Spatial relation data:
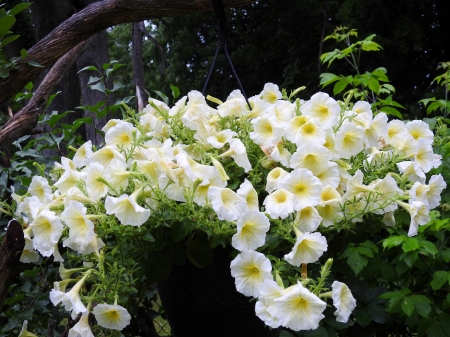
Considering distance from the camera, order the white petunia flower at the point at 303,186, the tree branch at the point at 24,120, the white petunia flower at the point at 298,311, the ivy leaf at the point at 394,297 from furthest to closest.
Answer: the ivy leaf at the point at 394,297 → the tree branch at the point at 24,120 → the white petunia flower at the point at 303,186 → the white petunia flower at the point at 298,311

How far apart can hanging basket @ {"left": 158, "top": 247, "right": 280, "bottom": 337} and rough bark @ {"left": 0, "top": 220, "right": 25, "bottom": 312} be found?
1.11 feet

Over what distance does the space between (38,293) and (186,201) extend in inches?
33.7

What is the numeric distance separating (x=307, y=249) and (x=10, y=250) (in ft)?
1.68

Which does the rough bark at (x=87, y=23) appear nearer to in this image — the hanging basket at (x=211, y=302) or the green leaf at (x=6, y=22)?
the green leaf at (x=6, y=22)

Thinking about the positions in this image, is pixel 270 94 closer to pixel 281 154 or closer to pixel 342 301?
pixel 281 154

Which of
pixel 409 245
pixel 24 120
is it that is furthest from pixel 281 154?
pixel 409 245

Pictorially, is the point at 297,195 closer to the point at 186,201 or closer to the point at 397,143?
the point at 186,201

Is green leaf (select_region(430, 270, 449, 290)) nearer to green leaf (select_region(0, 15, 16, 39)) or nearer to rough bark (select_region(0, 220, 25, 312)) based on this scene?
rough bark (select_region(0, 220, 25, 312))

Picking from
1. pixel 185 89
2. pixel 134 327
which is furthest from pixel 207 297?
pixel 185 89

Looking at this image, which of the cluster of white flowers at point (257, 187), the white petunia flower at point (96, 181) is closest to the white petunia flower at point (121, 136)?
the cluster of white flowers at point (257, 187)

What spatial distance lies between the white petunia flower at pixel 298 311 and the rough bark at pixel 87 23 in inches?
34.5

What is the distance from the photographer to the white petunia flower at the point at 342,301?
80cm

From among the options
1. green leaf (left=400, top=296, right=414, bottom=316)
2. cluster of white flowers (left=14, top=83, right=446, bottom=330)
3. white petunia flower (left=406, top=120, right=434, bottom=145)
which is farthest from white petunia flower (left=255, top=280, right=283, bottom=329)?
green leaf (left=400, top=296, right=414, bottom=316)

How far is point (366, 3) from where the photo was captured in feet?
20.2
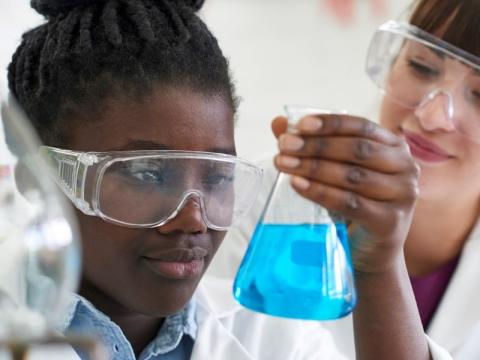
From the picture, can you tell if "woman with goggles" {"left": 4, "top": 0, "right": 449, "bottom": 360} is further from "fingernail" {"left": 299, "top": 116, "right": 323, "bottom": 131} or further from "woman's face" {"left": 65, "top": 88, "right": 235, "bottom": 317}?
"fingernail" {"left": 299, "top": 116, "right": 323, "bottom": 131}

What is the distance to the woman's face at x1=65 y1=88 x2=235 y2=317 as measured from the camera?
812mm

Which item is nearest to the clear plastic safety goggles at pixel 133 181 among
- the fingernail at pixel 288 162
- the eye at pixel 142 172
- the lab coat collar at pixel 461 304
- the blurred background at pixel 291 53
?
the eye at pixel 142 172

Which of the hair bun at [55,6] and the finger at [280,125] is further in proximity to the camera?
the hair bun at [55,6]

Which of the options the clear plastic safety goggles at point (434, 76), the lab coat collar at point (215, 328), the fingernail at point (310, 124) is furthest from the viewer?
the clear plastic safety goggles at point (434, 76)

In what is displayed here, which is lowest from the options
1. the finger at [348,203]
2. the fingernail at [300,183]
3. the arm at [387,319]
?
the arm at [387,319]

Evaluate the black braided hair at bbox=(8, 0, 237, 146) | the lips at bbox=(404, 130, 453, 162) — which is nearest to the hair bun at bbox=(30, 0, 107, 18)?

__Objective__
Repeat, word for word, every line from the line that contains "From the picture, can" to the end of the entries; include both of those lines and no others.

__Task result__
From the picture, can you tell if "woman with goggles" {"left": 4, "top": 0, "right": 449, "bottom": 360} is further from "fingernail" {"left": 299, "top": 116, "right": 323, "bottom": 131} or further from "woman's face" {"left": 65, "top": 88, "right": 235, "bottom": 317}?
"fingernail" {"left": 299, "top": 116, "right": 323, "bottom": 131}

What is the distance to the woman's face at x1=65 y1=88 x2=235 y2=317 as measured from the camera?
812mm

Which item is nearest to the clear plastic safety goggles at pixel 133 181 among
- the fingernail at pixel 288 162
- the eye at pixel 142 172
- the lab coat collar at pixel 461 304
- the blurred background at pixel 291 53
?
the eye at pixel 142 172

Which of the hair bun at [55,6] and the finger at [280,125] is further in proximity to the camera?
the hair bun at [55,6]

Which of the options the clear plastic safety goggles at point (434, 76), the lab coat collar at point (215, 328), the fingernail at point (310, 124) is furthest from the viewer?
the clear plastic safety goggles at point (434, 76)

In what is displayed here, which is lowest from the options
1. the finger at [348,203]
2. the fingernail at [300,183]
3. the arm at [387,319]
?
the arm at [387,319]

Evaluate the black braided hair at bbox=(8, 0, 237, 146) | the lips at bbox=(404, 130, 453, 162) — which is nearest to the hair bun at bbox=(30, 0, 107, 18)?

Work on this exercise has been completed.